Davout, Exelmans, Drouet, Vandamme y quince generales más habían firmado en La Villette un violento manifiesto redactado por Philibert Fressinet, chef d’état major de Davout, en franca oposición al regreso de Louis XVIII e invitando al pueblo a emprender una guerra nacional contra los invasores, pues su objetivo era imponerles otra vez a quienes les habían llevado al desastre que vivían. No se declaraban bonapartistas; sólo se oponían a un rey que rechazaban de plano, y que de llegar al trono lo haría, como quince meses antes, aupado en bayonetas prusianas, británicas, austríacas y rusas.
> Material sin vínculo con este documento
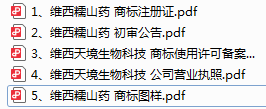 图片4.png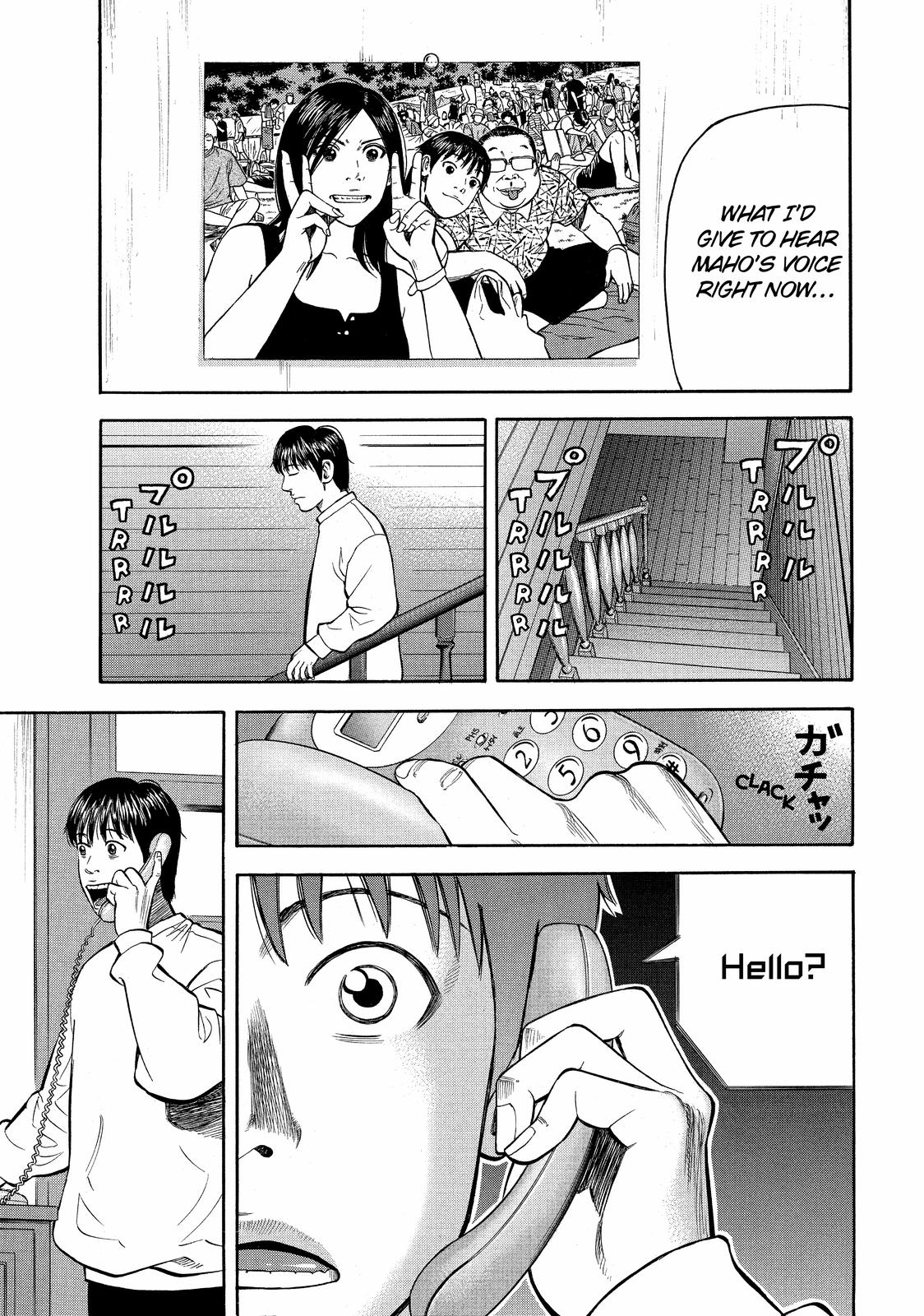 Read BECK_ Mongolian Chop Squad EN Manga Online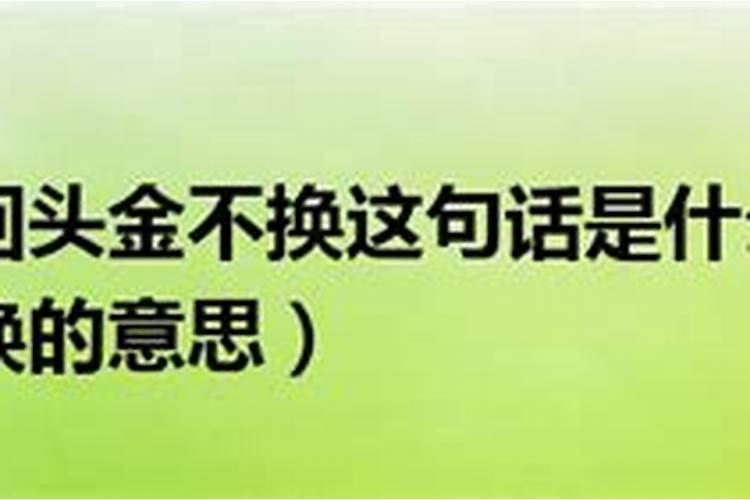 八字大运是5年还是10年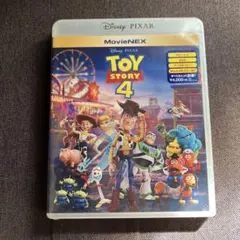 Item thumbnail for item 768af742-2002-4ad6-96fa-1849f417b4f1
Aquello, se decía Davout presa del más negro pesimismo, era un quemar las naves al estilo de Guillaume le Conquérant, aunque sin sentido; él veía imposible que los indolentes ciudadanos se alzaran contra nadie pese a los devastadores motivos que daban los prusianos, aunque bien podría suceder que las potencias, si llegaran a pensar que reimponer a L’Inévitable sería causa de una guerra sin fin, «a la española», estudiaran otras opciones. Él, por ejemplo, estaría encantado de jurar fidelidad a Louis-Philippe, tan Bourbon como Louis y como lo fue su padre, Philippe Égalité. Dios quisiera que los aliados no fueran tan miopes como para no ver que sentar en Les Tuileries al denostado Louis XVIII sería como arrojar aceite sobre unas aguas encrespadas. De ahí venía que firmara el último, sin ganas, por simple solidaridad con sus conmilitones. A continuación, y preguntándose si no habría firmado su sentencia de muerte, guardó el papel en un gran sobre, sin doblarlo, y lo envió al Corps Législatif. Más tarde, ya en su despacho, preparó una carta para Wellington y otra para Blücher, las cuales les haría llegar con sendos oficiales. No tendrían poder para negociar, no fuese a suceder como con Sénécal; su misión sería entregar los escritos, esperar respuesta y regresar. En ellas anunciaba el armisticio alcanzado un par de días antes entre Suchet y Frimont, el cual partió de un principio lógico: al desaparecer Napoleón, único inductor de la guerra, no estaba justificado proseguirla. Tras eso no le quedaba nada por hacer, salvo marchar a la línea de fuego. Si se acordase de cómo se hacía, también rezaría; pero a esas alturas de su vida no recordaba ni el padrenuestro.